Ajay Anand, Pedro Fernandez
Department of Data Science, UR
Kate May, Na Liu
City of Rochester
The City of Rochester has hundreds convenience stores and liquor stores. There is a thought that certain types of crime might be higher in the areas surrounding these stores. Additionally, we explored vacant land parcels, to look into the broken window theory – if there are visible signs of crime/disorder, it will increase rater of crime. If there is supporting evidence of this these ideas, policing policies may be changed to better protect the people of Rochester.
The City of Rochester has lots of available data surrounding crime statistics.

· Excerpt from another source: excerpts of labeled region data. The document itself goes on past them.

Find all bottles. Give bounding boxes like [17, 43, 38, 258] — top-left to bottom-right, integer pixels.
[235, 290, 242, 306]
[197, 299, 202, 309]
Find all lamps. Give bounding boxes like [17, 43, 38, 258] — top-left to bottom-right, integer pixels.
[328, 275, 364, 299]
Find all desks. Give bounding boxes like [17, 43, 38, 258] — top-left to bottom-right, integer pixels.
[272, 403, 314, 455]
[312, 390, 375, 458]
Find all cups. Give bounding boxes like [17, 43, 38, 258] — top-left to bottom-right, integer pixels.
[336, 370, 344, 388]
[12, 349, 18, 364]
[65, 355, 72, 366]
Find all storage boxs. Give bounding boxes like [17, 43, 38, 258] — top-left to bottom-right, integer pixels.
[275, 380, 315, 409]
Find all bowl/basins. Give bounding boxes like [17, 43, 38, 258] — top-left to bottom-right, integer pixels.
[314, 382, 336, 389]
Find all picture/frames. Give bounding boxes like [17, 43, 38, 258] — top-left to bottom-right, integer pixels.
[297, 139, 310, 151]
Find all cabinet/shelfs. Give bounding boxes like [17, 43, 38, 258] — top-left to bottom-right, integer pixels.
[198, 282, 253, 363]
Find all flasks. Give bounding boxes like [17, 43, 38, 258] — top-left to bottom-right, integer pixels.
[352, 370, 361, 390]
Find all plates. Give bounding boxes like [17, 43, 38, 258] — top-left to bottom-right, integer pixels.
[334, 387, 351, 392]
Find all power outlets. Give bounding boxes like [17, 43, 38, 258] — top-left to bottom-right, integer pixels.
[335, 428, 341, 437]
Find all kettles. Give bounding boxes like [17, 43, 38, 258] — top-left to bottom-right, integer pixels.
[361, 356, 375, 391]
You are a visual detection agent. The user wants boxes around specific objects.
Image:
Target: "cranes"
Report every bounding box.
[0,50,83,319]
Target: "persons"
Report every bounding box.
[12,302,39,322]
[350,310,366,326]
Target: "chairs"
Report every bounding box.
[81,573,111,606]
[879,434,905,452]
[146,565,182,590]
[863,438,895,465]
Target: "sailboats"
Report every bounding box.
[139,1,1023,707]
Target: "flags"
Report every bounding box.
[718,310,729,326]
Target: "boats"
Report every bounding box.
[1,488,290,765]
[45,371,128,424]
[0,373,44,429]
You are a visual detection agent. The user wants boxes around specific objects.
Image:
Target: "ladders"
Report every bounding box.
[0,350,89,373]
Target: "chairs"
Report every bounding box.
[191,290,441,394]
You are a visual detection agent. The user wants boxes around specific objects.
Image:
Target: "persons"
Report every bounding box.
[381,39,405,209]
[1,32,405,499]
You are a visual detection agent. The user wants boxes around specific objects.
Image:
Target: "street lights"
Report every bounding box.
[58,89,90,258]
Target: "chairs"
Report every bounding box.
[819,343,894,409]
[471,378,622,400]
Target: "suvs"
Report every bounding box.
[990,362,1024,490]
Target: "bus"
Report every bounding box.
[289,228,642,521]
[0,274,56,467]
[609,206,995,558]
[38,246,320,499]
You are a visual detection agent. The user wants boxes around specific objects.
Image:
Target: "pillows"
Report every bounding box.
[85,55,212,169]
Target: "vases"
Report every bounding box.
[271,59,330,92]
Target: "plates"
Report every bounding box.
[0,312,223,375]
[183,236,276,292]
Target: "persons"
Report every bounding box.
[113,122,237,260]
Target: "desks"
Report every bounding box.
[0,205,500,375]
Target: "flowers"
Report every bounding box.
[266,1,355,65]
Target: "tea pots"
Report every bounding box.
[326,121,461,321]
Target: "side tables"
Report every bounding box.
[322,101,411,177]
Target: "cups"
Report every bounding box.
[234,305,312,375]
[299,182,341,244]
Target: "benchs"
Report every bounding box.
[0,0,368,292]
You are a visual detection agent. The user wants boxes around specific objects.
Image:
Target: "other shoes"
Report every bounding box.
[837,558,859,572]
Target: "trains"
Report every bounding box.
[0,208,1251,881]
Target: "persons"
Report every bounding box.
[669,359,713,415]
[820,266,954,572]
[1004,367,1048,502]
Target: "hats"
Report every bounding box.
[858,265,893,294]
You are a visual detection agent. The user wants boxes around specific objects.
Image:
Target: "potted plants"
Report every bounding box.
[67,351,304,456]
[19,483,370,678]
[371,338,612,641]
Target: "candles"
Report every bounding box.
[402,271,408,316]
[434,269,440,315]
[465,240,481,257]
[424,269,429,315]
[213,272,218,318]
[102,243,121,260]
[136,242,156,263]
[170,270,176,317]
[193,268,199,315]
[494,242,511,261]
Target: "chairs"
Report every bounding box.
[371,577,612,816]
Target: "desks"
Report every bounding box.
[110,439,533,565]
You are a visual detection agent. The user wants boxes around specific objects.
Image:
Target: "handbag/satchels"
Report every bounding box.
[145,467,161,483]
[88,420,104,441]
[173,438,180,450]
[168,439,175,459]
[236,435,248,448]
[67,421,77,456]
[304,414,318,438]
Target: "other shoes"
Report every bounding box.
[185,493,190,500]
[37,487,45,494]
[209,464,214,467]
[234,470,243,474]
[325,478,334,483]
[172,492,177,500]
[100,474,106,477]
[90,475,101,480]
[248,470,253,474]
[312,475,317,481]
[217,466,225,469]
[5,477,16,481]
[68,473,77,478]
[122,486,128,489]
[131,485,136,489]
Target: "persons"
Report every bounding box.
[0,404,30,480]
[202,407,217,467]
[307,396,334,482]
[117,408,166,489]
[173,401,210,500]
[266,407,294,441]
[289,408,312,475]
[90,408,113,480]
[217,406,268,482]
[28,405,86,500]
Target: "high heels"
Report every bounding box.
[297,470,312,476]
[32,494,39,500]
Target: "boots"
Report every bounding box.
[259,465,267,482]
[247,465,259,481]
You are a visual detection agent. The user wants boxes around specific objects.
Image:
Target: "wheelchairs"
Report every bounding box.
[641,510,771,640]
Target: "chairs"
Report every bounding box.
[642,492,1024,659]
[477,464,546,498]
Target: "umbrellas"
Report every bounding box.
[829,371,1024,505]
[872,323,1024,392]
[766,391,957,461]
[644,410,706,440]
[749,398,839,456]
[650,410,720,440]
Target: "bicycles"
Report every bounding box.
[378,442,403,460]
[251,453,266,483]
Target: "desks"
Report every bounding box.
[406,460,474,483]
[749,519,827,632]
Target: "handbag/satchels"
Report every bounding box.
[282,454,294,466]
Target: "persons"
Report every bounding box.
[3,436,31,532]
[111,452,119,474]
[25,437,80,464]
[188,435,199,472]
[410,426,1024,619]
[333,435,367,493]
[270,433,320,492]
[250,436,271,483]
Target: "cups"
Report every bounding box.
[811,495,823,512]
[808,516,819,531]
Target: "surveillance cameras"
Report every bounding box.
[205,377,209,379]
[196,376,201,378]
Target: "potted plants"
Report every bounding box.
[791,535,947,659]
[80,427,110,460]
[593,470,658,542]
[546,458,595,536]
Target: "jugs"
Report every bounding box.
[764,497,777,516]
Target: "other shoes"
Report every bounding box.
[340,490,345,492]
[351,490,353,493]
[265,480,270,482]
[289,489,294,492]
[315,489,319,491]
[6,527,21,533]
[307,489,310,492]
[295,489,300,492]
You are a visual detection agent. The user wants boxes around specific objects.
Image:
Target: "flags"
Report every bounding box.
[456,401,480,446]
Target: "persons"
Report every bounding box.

Using this data, we want to identify if there is a relationship between part 1 crime in the city and the location of convenience stores or liquor stores. To accomplish this, we established the following definitions to ensure uniformity throughout the process:
Part 1 Crime: Murder, manslaughter, robbery, aggravated assault, burglary, motor vehicle theft
Convenience Store: Typically less than 5,000 square feet and sells a range of everyday items
Liquor Store: Exclusively sells liquor and wine
The objective is to build a model to provide further insight to crime in the city of Rochester and create a visualization of crime patterns across the city & locations of convenience stores, as well as vacant structures.
- Combine crime data with convenience and liquor stores data.
- Develop an interpretation of crime severity scale based on the City of Rochester crime dataset. Establish clear definitions for what qualifies as convenience or liquor store.
- Obtain geospatial data and map data to provide further insight with visualization.
- Build model to provide insight into crime across the city of Rochester.
Description of Datasets
The first data set we used was the open data portal from the City of Rochester. It contains information on just over 104,000 crimes from approximately the last 10 years. The key information we needed was the crime description and location for calculating distances to stores.
The next data source we used was from the NYS retail food store database. This contains the location of all food-selling stores in New York, along with square footage which was critical for our filtering of convenience stores which were determined to have a square footage approximately 5,000ft or less. There are over 28,300 entries which we filtered by the store type code in the dataset to only include food and miscellaneous selling stores. Then we used the filter to select stores from Rochester and trim any that didn’t fit in our provided shape file. Lastly, we sorted by square footage and removed all stores with greater than 5,000ft that were not obvious exceptions such as a larger CVS.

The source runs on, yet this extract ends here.